_Task to carry out_:
As you work through the listing below, copy each line exactly and drop the images.

_Input data_:
^^^^^^^^^^^^^^^^
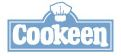 Cookeen logo old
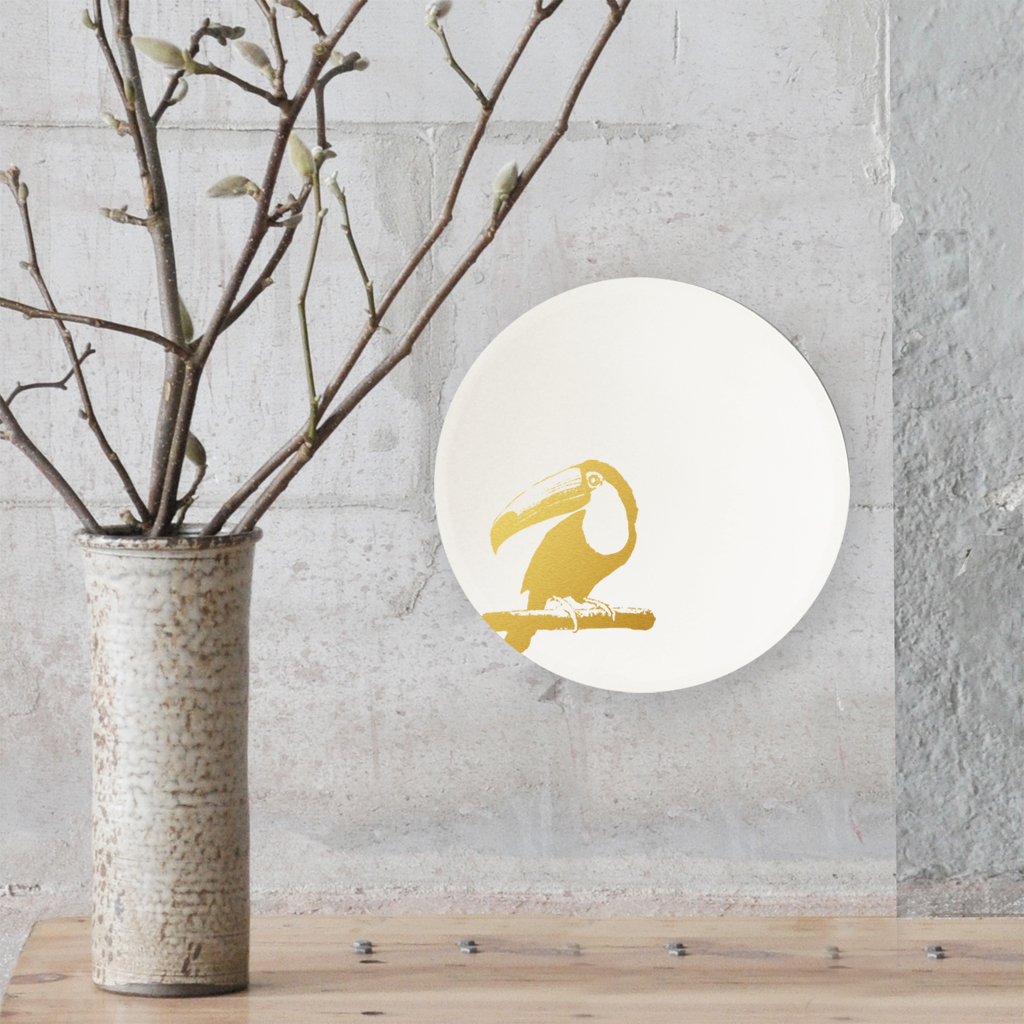 Toucan | Mirror of wonders | BiCA-Good Morning Design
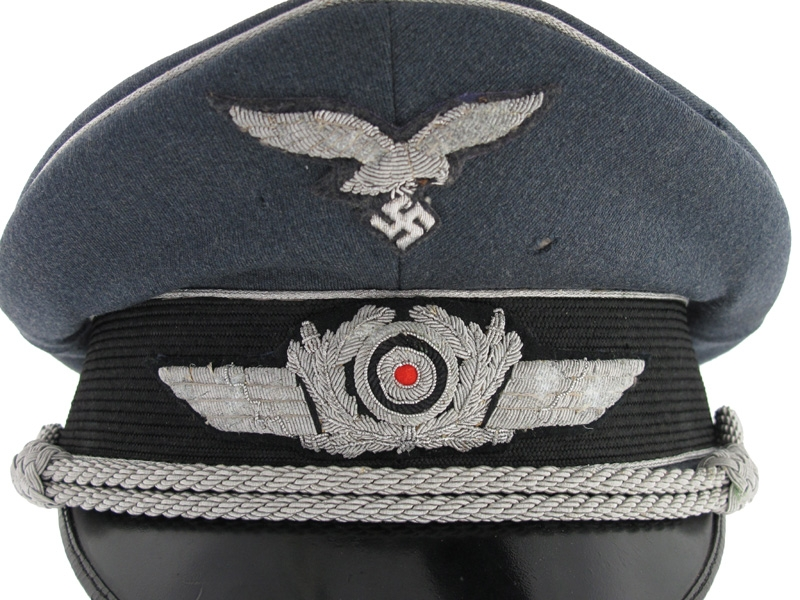 A Fine Officer's Visor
^^^^^^^^^^^^^^^^
_Solved problem_:
 Cookeen logo old
 Toucan | Mirror of wonders | BiCA-Good Morning Design
 A Fine Officer's Visor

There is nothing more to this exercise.